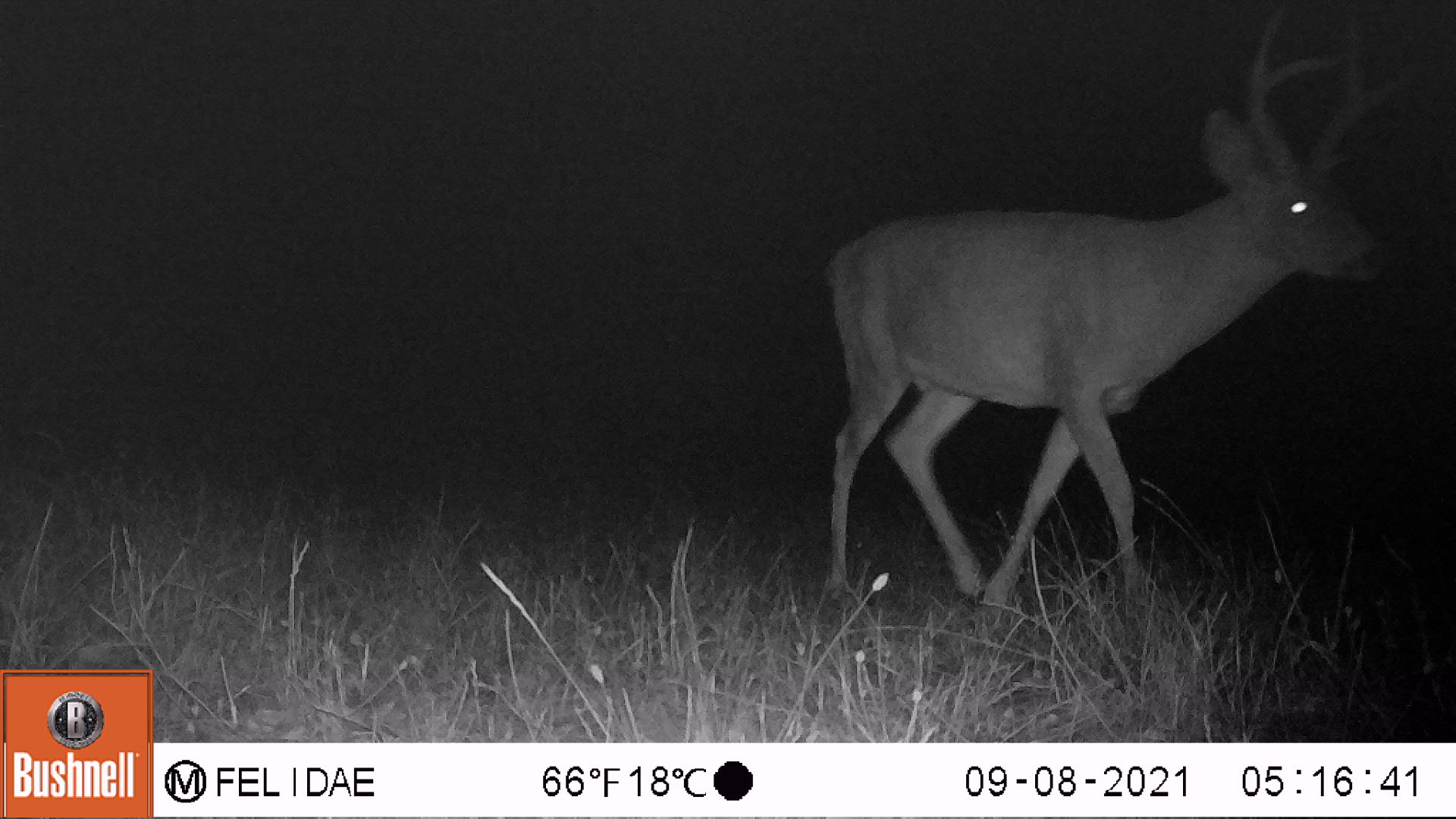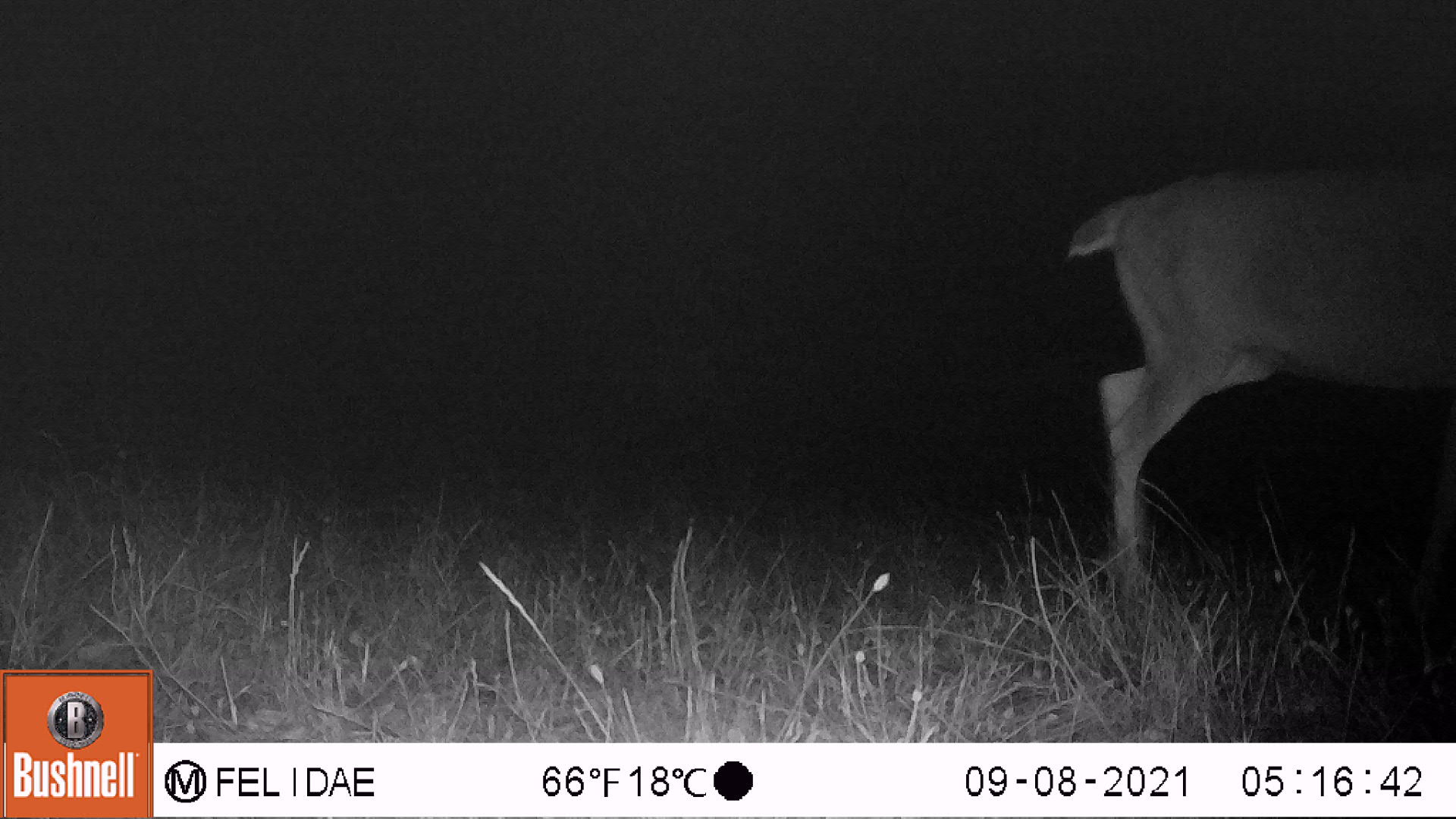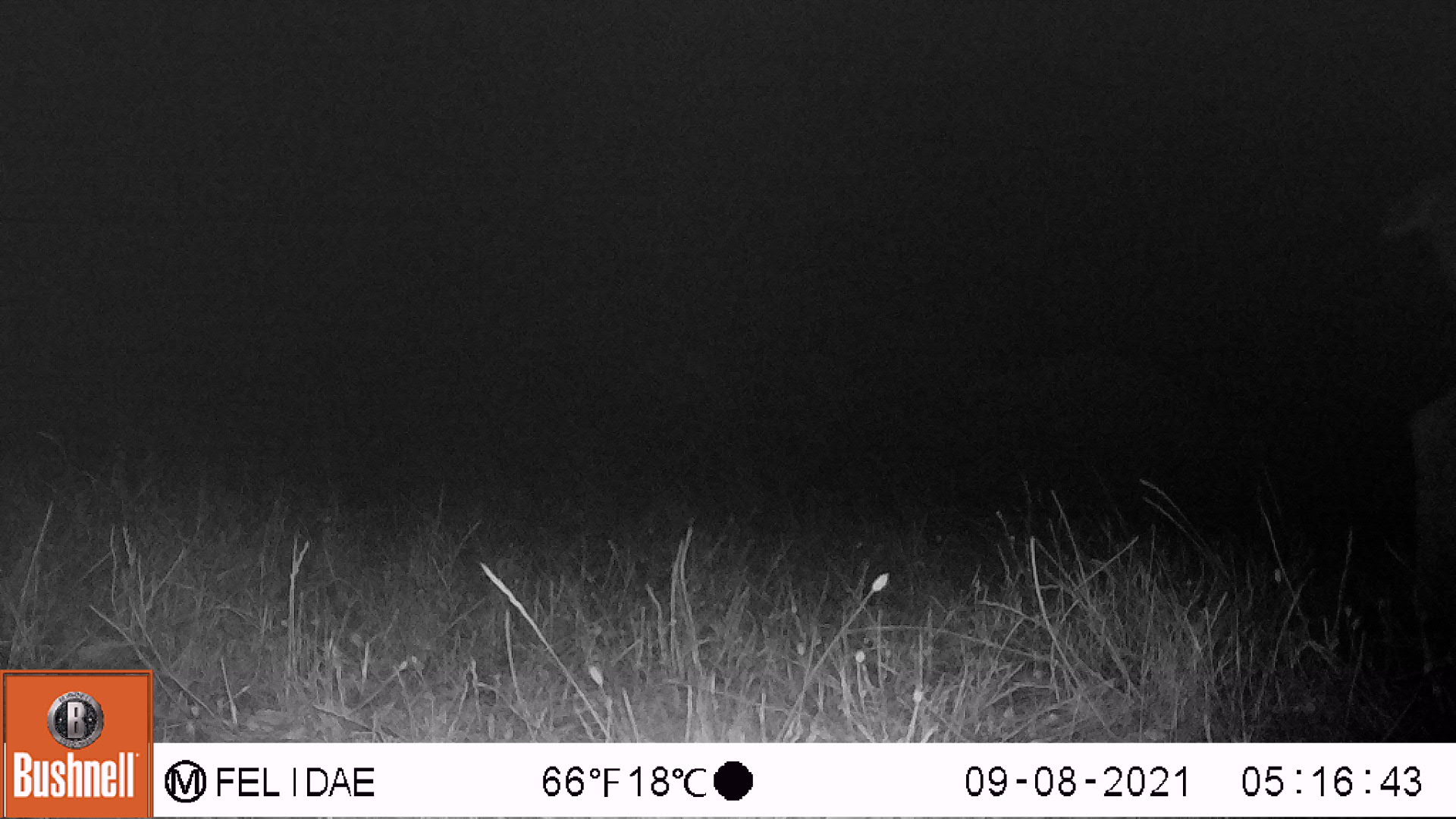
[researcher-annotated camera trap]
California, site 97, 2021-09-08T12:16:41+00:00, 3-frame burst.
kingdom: Animalia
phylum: Chordata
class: Mammalia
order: Artiodactyla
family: Cervidae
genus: Odocoileus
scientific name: Odocoileus hemionus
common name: mule deer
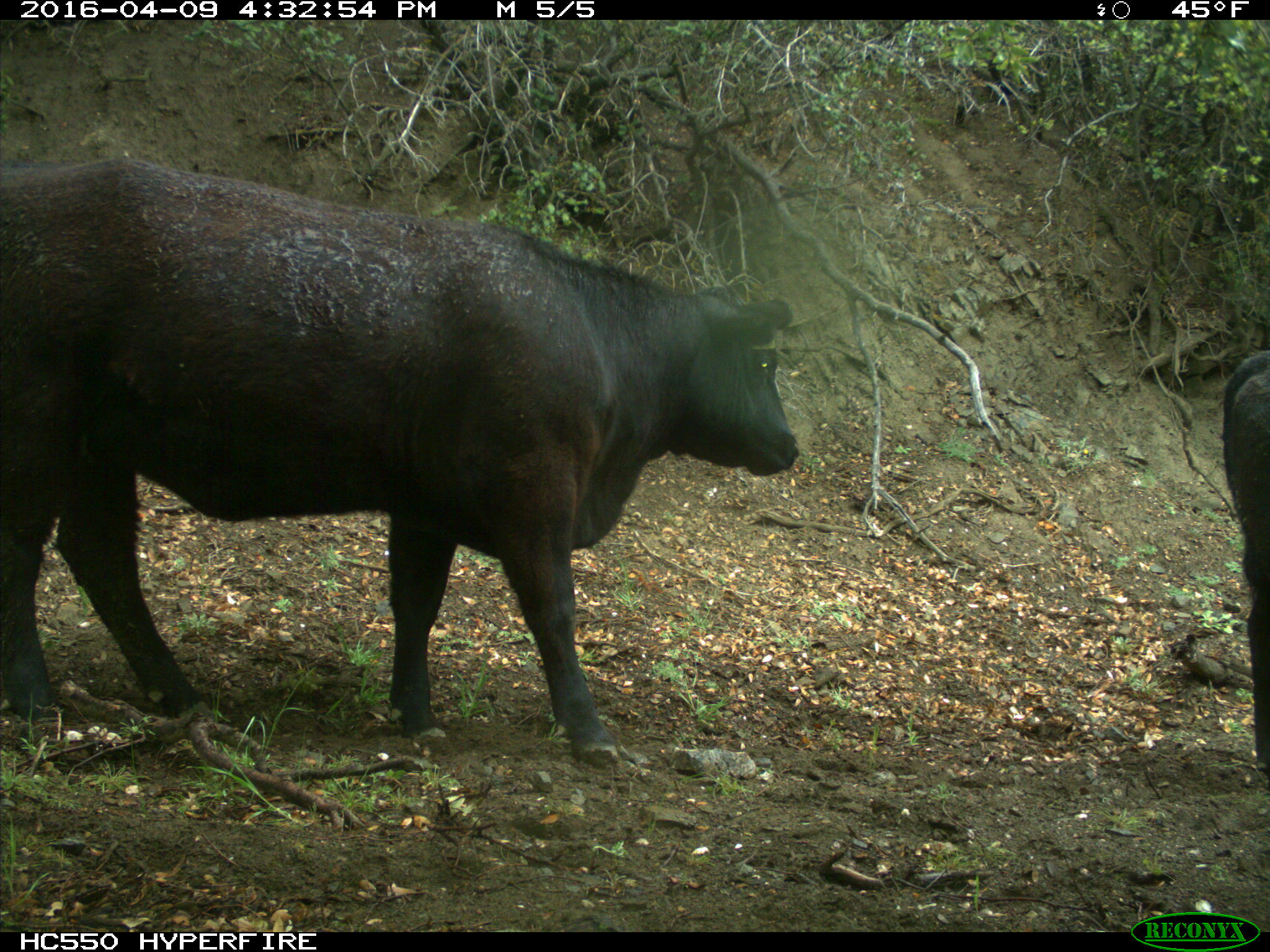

_ _ _ _

-- YOUR TASK --
Reproduce each entry precisely; the pictures stay out.

-- RESPONSE FOR THIS EXERCISE --
[researcher-annotated camera trap]
California, site 97, 2021-09-08T12:16:41+00:00, 3-frame burst.
kingdom: Animalia
phylum: Chordata
class: Mammalia
order: Artiodactyla
family: Cervidae
genus: Odocoileus
scientific name: Odocoileus hemionus
common name: mule deer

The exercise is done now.